Top of Data excerpt

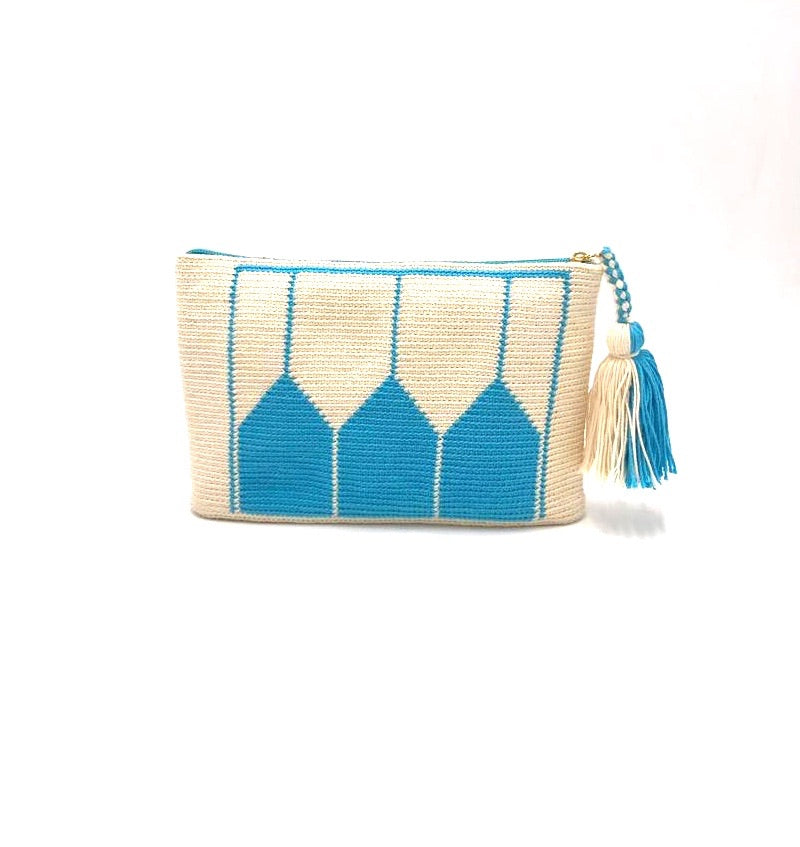 Clutch, off white body, blue temple pattern with tassel.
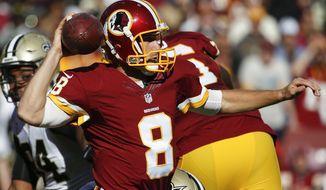 Washington Redskins quarterback Kirk Cousins (8) passes the ball during the first half of an NFL football game against the New Orleans Saints in Landover, Md., Sunday, Nov. 15, 2015. (AP Photo/Evan Vucci)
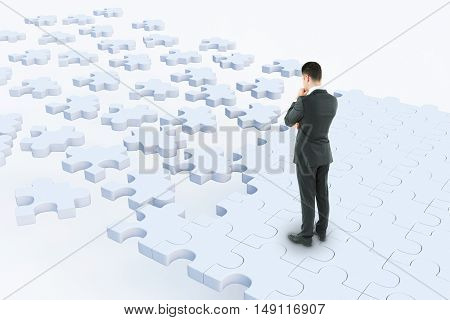 Thoughtful businessman standing on abstract white puzzle road on light background. Success concept. 3D Rendering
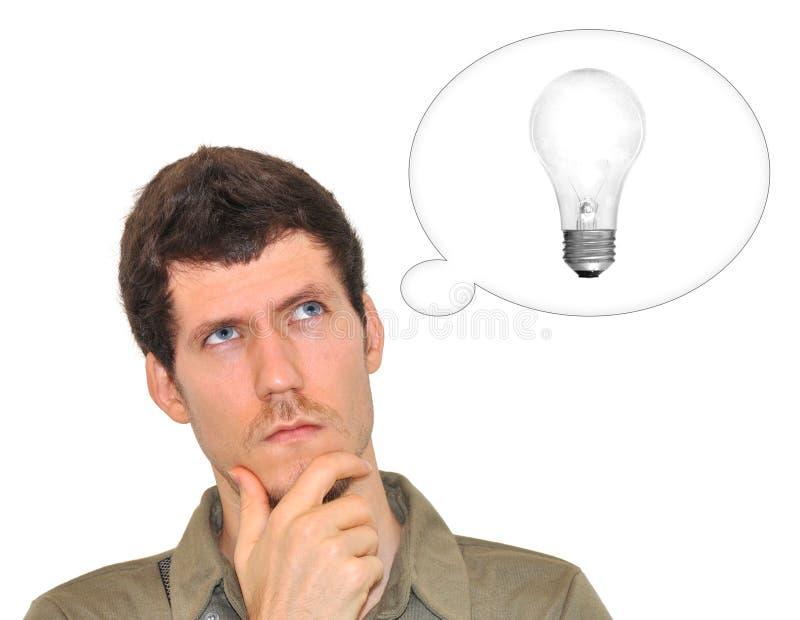 Giovane creativo che pensa ad un'idea luminosa immagine stock libera da diritti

Bottom of Data excerpt

• Work task: Return the whole listing word for word, minus its pictures.

• Task output:
 Clutch, off white body, blue temple pattern with tassel.
 Washington Redskins quarterback Kirk Cousins (8) passes the ball during the first half of an NFL football game against the New Orleans Saints in Landover, Md., Sunday, Nov. 15, 2015. (AP Photo/Evan Vucci)
 Thoughtful businessman standing on abstract white puzzle road on light background. Success concept. 3D Rendering
 Giovane creativo che pensa ad un'idea luminosa immagine stock libera da diritti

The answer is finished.